All use [GeneratedRegex] for AOT safety.

Comment Extraction

Extracts comments from all supported languages with nearby code context:

Style Languages
// single-line C#, Java, Kotlin, JS/TS, PHP
/* */ block C#, Java, Kotlin, JS/TS, PHP
# single-line Python, PHP
""" / ''' docstring Python

Each comment stores:

  • comment: The comment text (cleaned of syntax markers)
  • nearby_code: Up to 3 lines of code after the comment
  • before_code: 1 line of code before the comment
  • start_line / end_line: Line range in source file

Database (SQLite + FTS5)

File: ~/.codescan/db/codescan.db (auto-created)

Schema

Table Purpose
projects Indexed project paths + last scan info + addinfo description
scans Scan history per project
files File list per scan (path, size, extension, depth)
methods Class:method per file + git blame (author, date, commit msg)
comments Comment blocks per file + nearby code context
project_docs README/AGENT/CLAUDE.md content per scan
search_index FTS5 virtual table (trigram tokenizer for CJK substring search)

Search Strategy (Hybrid)

search "query" [--project <id>]
  1. FTS5 trigram search (3+ char terms) [optionally filtered by project]
  2. LIKE fallback (2-char terms, e.g.

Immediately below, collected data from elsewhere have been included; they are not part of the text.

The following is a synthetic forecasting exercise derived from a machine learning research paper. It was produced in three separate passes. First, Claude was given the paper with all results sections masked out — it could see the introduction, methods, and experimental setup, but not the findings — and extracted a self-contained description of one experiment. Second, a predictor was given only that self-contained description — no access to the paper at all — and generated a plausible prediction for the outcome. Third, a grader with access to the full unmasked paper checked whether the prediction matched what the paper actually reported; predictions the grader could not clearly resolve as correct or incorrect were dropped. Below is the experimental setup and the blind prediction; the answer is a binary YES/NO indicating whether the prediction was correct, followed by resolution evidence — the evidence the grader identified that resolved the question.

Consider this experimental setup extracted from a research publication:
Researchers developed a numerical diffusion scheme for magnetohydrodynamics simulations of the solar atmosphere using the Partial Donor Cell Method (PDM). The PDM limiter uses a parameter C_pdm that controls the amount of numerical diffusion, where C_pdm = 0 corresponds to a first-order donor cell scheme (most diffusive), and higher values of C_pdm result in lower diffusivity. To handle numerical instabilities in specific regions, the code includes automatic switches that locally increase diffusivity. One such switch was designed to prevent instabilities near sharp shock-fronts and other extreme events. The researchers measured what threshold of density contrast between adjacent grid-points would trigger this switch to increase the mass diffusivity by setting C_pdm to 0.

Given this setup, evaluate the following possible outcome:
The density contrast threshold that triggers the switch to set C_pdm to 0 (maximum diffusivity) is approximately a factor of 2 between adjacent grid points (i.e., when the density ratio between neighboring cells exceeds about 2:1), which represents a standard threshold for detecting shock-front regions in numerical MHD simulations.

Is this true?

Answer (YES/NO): NO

Korean 2-syllable words)
  3. git log --grep (commits not in DB blame) [skipped when --project used]
  → Results merged, deduplicated

Search Types

Type Source Content
method DB Method name + commit message
file DB File name + path
doc DB README/AGENT/CLAUDE.md content
comment DB Comment text + nearby code
commit Git Commit message + changed files

Key Design Decisions

Centralized data storage (~/.codescan/)

DB and logs are stored under the user's home directory, not the working directory. This ensures consistent data access regardless of where codescan is executed. Path management is centralized in AppPaths.cs.

Project AddInfo

Each project can have one additional description (addinfo) to provide context that cannot be derived from code alone. This is useful for LLM integrations where project purpose/context is needed.

.md files always included

When --include filter is used, .md files are always added. Source code and documentation are inseparable context.

Recent-first sorting

Files and directories are sorted by last modification time (most recent first). Directories appear before files.

Project doc auto-detection

ProjectDocFinder searches for README.md, AGENT.md, or CLAUDE.md (parent directories have priority, then BFS depth 2). Found doc content is saved to DB and appended to log files.

Git blame without process overhead

GitBlameService.FindGitRoot() walks up the directory tree looking for .git/ folder — no git process spawned. If no .git found, blame is skipped entirely. Blame results are cached per commit hash (porcelain format optimization).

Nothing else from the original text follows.